The final project is worth 40 points and will be evaluated on your final project notebook. You may work with a team, but no larger than 2 students. Open a separate directory for the project, and in that directory put a jupyter notebook with
- The title of the project,
- The list of team members (names and student numbers), and
- A detailed project proposal.
The proposal must be at least 1000 words and must contain
- A detailed description of the data set you are going to work with,
- The questions you would like to explore,
- The methods and algorithms you think you are going to need,
- A clear plan how you are going to get the answers you are looking for from the data.
I will grade your proposals (15 points) and might make adjustments on your data set, your hypothesis and your approach.
By regulations I must give a final exam. But in the exam I will only ask you explain your final project.
You may use large language models (ChatGPT, Claude, Code Pilot etc.) to assist you to code and write your HWs. However, you must include a log of your interaction with the LLM you are using. On the other hand, passing someone else's code or text as your own without proper attribution (including from LLMs) is cheating, or worse yet, theft. Copying code with variable names changed from a source without proper attribution is another form of cheating. Cheaters will receive 0 and be reported to the university. In short, don't do it.

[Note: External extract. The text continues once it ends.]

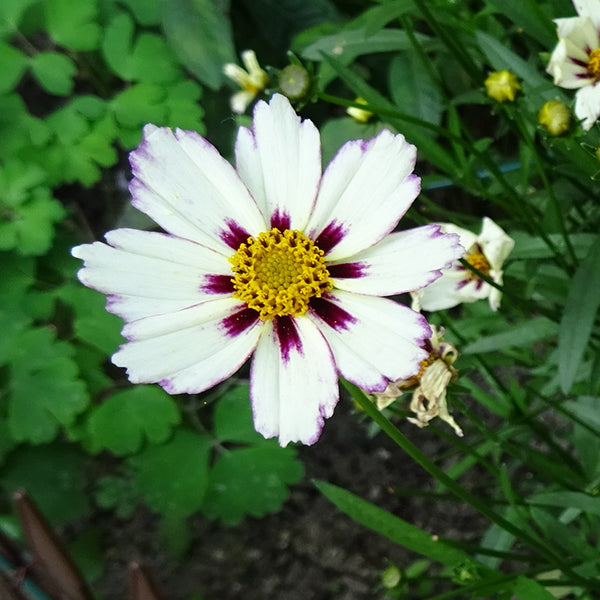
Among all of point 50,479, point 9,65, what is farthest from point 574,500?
point 9,65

The following is a tentative schedule of topics I am going to cover. I may go faster or slower depending on the week. I may even add new subjects, or even drop subjects depending on requests and participation.
- Data Science, Machine Learning, Statistics, Computer Science: Similarities and Differences.
- Crash Course in Python and its Library Ecosystem.
- Data types, data apis, popular data sources, and how to use them.
- Supervised and unsupervised learning. Cross-validation.
- Clustering vs classification. k-means clustering. k-nearest neighbor classification.
- Regression: OLS, regularization, lasso, elastic net.
- Logistic regression. Decision tree regression.
- Support Vector Machines.
- Hiearchical clustering.
- Density based clustering.
- Entropy and Gini. Decision trees. Random forests.
- Newton-Raphson. Gradient Descent. Perceptron. Neural Networks
- A taxonomy of neural networks. Applications.